Have you ever followed your gut feeling on stocks? Did you come to regret it? Retire on the gains from it? Maybe something in-between?
Leaving aside for a moment the enormous level of risk one assumes, we often feel tempted to buy a single stock because we think we know something about it.
Maybe you’re in the same sector professionally. As the great Peter Lynch, manager of the legendary Fidelity Magellan Fund, once put it, investors should buy what they know.
He didn’t mean buy your own firm’s stock. Rather, Lynch believes that having a job in the telecom business or manufacturing or retail means you probably know more about your firm and its competitors than a typical New York-based analyst. Enough to have an edge.
Nevertheless, that edge can cut both ways. Your knowledge of a given economic sector or understanding of an asset class — say, real estate or mining — gives you a leg up, for sure.
At the same time, however, a gut feeling on stocks floods your brain with confidence, even dangerous levels of overconfidence.
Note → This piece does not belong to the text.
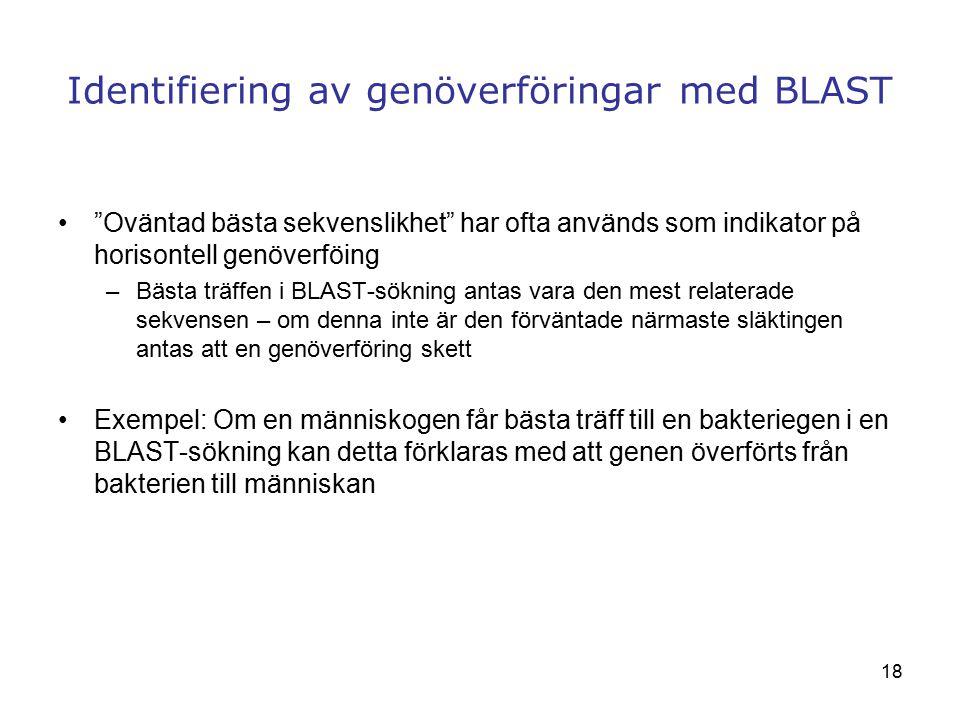 Identifiering av genöverföringar med BLAST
Nate Silver, the statistician best known for accurately calling the last presidential election, talked recently about the problem of overconfidence in an interview.
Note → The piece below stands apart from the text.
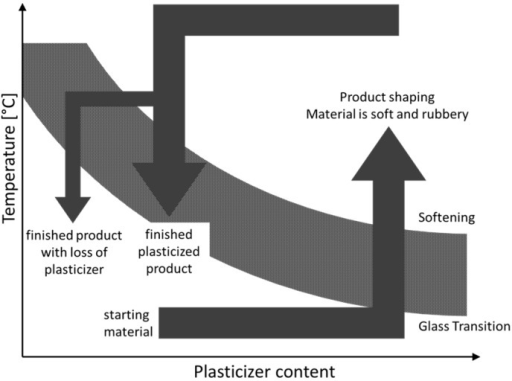 Effect of plasticizer content on thermoplastic processing, adapted from [4].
Referring to the behavioral finance pioneer Daniel Kahneman, Silver explained that the reason so many “experts” get things totally wrong is, in large part, because they are experts.
In short, they know too much, so much that they sometimes confuse their personal views with facts. They’re drowning in their own Kool-Aid.
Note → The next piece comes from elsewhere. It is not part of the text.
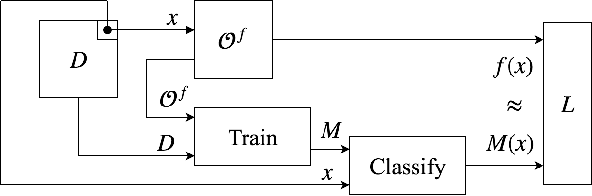 Figure 2 for On the Robustness of the Backdoor-based Watermarking in Deep Neural Networks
Most things are fundamentally too complicated to easily guess the outcome, Silver explains. Overconfidence causes us to discount the risks and plunge ahead, only to find out later how wrong we can really be.
So, should you never buy a single company’s stock? Or invest in single asset classes? Well, that’s a bit much, perhaps.
But retirement investors should understand that the “gut feeling” they have that a stock will rise or that an asset class is due to rebound is about 50% knowledge and 50% pure emotion.
Certainty is an emotion, one that blinds you to risk. Anybody who has ever bought a stock at “the bottom” and watched it fall even farther knows this feeling.
“How could the whole market be so wrong?” you think to yourself, “Why don’t they understand the fundamentals at work here?”
The “market” doesn’t know what you personally know. But it also doesn’t overvalue what you mistakenly believe.
That’s why the market sells off some investments from time to time — until it’s the right moment to buy back in.